(AUSZUG)
↓

Da sollte man wirklich die deutsche Mannschaft mal in den Vordergrund stellen. Überragendes Fußballspiel, nach vorne gut strukturiert, die einzelnen Spieler hervorragend. 1:0 in Führung, 2:0 in Führung und dann nicht verwaltet, sondern auf das dritte Tor gegangen.
Dann kommen frische Jungs rein, die brennen und machen durch Zufall oder wie auch immer, ich sage durch wunderbares Engagement und durch gute Leistung, das dritte, das vierte und das fünfte Tor.
Also besser geht es gar nicht. Eine Euphorie ist entstanden und Erinnerungen werden wach, an die Stimmungslage 2006. Die deutsche Mannschaft , auf diesem Wege, mit dieser Art und Weise, wie sie Fußball spielen, mit Sicherheit der große Hoffnungsträger. Nicht nur für gute Stimmung, sondern eben auch für gute Ergebnisse.
Aber, jetzt kommt das große Aber. Es wird mit Sicherheit nicht noch mal so leicht wie gegen die Schotten. Ungarn und auch die Schweiz sind andere Gegner. Obwohl die Ungarn mich persönlich auch ein klein wenig enttäuscht haben, mit der Art und Weise wie sie gegen die Schweizer gespielt haben. Die Schweizer haben das Spiel verdientermaßen gewonnen.

↑

(ANGEZEIGTE INFORMATIONEN)

↓

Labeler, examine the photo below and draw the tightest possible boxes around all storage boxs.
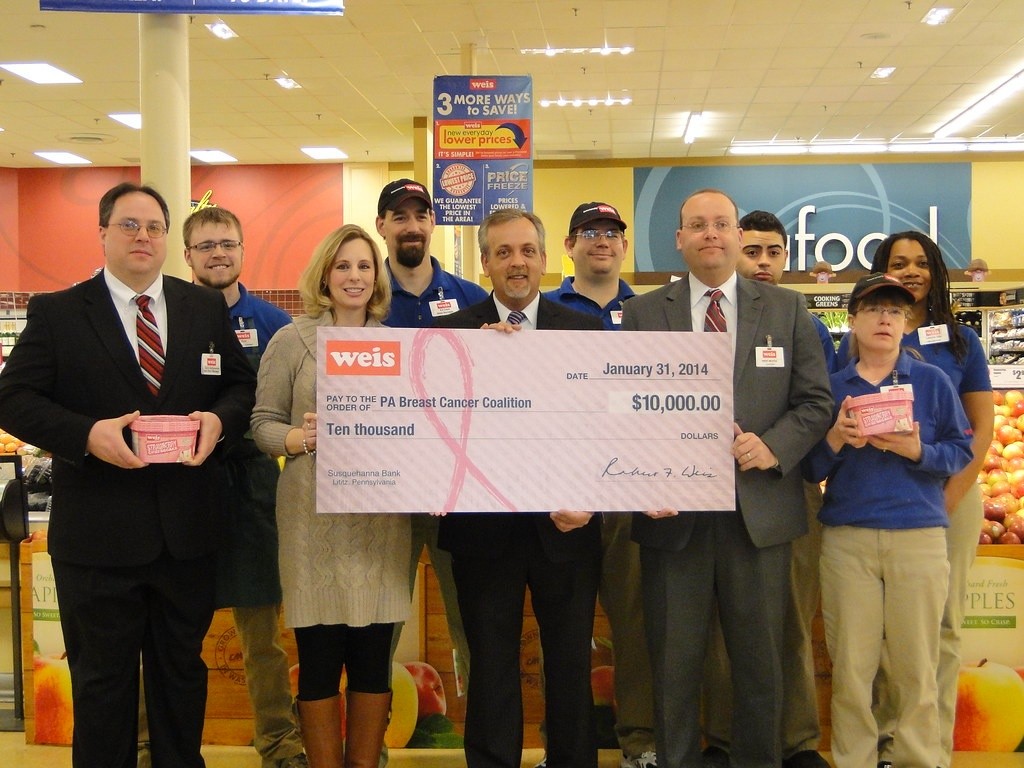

↑

(AUFGABENLISTE)
a) An welche Stimmungslage erinnert die Euphorie laut dem Auszug?
b) Fasse den Absatz im Auszug, der mit „Aber, jetzt kommt das große Aber“ beginnt, als kurze Stichpunktliste zusammen.

(LÖSUNGEN)
a) An die Stimmungslage 2006.

b)
- Es wird nicht noch einmal so leicht wie gegen die Schotten.
- Ungarn und die Schweiz sind andere Gegner.
- Die Ungarn haben mit ihrer Spielweise gegen die Schweiz etwas enttäuscht.
- Die Schweiz hat das Spiel verdient gewonnen.